Climate change: A risk to the global middle class

An assessment on the economic implications of climate change on the world's middle class.

Climate: change for the middle class

There is no doubt that climate events are on the rise, and that people around the world are increasingly vulnerable to the impacts of climate change. Worldwide, economic losses from natural catastrophes increased from USD 528 billion from 1981 to 1990 to USD 1,213 billion from 2001 to 2010.1

While there have been several studies analysing this, few have focused on the estimated one billion people that make up the world's middle-class - characteristically one of the most dynamic social groups globally..
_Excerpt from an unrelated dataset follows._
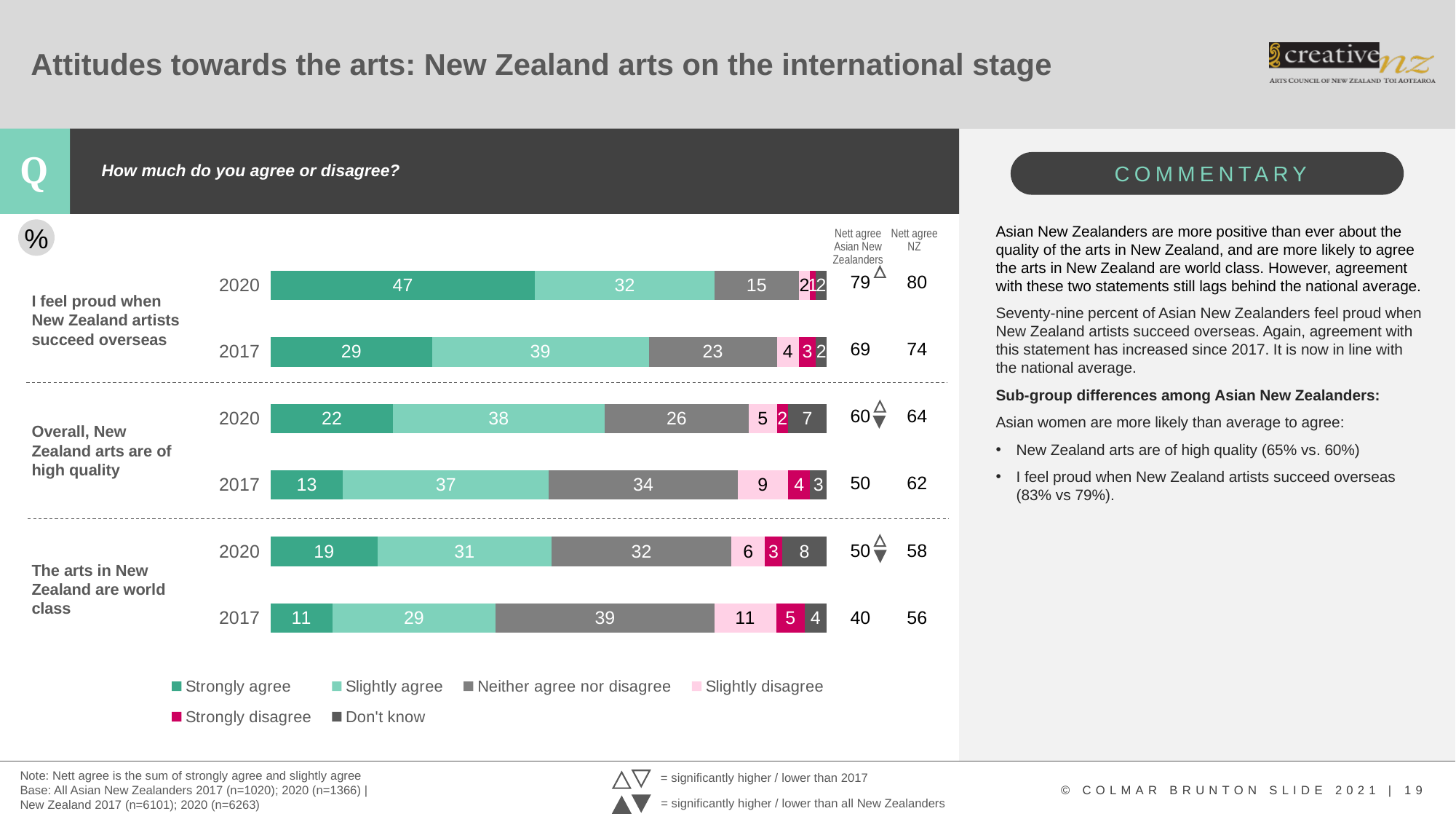
What is the 'Slightly agree' value for 'Overall, New Zealand arts are of high quality' in 2020? 38 In 2020, which statement had the larger 'Strongly agree' value: 'Overall, New Zealand arts are of high quality' or 'The arts in New Zealand are world class'? Overall, New Zealand arts are of high quality How many series does the chart legend list? 6 What is the 'Neither agree nor disagree' value for 'The arts in New Zealand are world class' in 2017? 39 What is the Nett agree figure for Asian New Zealanders for 'The arts in New Zealand are world class' in 2020? 50 Which bar has the largest 'Strongly agree' segment? I feel proud when New Zealand artists succeed overseas, 2020 Which bar has the smallest 'Strongly agree' segment? The arts in New Zealand are world class, 2017 What percentage of Asian New Zealanders strongly agreed in 2020 that they feel proud when New Zealand artists succeed overseas? 47 What kind of chart is shown on the slide? Stacked bar chart What is the 'Don't know' value for 'The arts in New Zealand are world class' in 2020? 8 By how many points did 'Strongly agree' for 'I feel proud when New Zealand artists succeed overseas' increase from 2017 to 2020? 18 How many bars are plotted in the chart? 6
In sheer numbers, assets, and monetary power, the middle-class make-up a powerful social group in most countries. Moreover, as a group increasingly at risk from the impacts of climate change, they also have the potential to be a driving force in demanding better climate policy from governments. In this study therefore, we at UBS, analyse the impacts of climate change on the city-dwelling middle-class across the globe.

Global urban risk

Our study reveals increasing risk to the wealth of middle-class households, as well as efforts to adapt to the effects of climate change. Over 75% of the world’s top-20 wealthiest cities are impacted by factors like temperature mortality and exposure to floods. The impacts of this are being felt by its residents, where our analysis reveals that middle-class spending patterns are noticeably different in cities that are most exposed to climate change risk, with a higher proportion of  household budget spent on housing and a lower proportion given over to high ticket discretionary spend . Despite this focus on property, uptake of property insurance is low. Swiss Re estimated that total global economic losses from natural disasters have averaged around USD 180 billion annually in the last decade, of which 70% is uninsured.2

We at UBS, believe that as climate change threatens to erode middle-class wealth, the cities in which they reside will also suffer. Cities are the drivers of economic growth, making their health and wealth crucial to the prosperity of global economies. Moreover, the global interconnectedness of economies means local disasters can impact the world economy.

Our study highlights the need for governments in affected areas to take a more proactive approach toward insurability, or risk suffering major economic shocks. We believe it will take adaption, investments in infrastructure, and new levels of human ingenuity to safeguard the middle class against the impacts of climate change.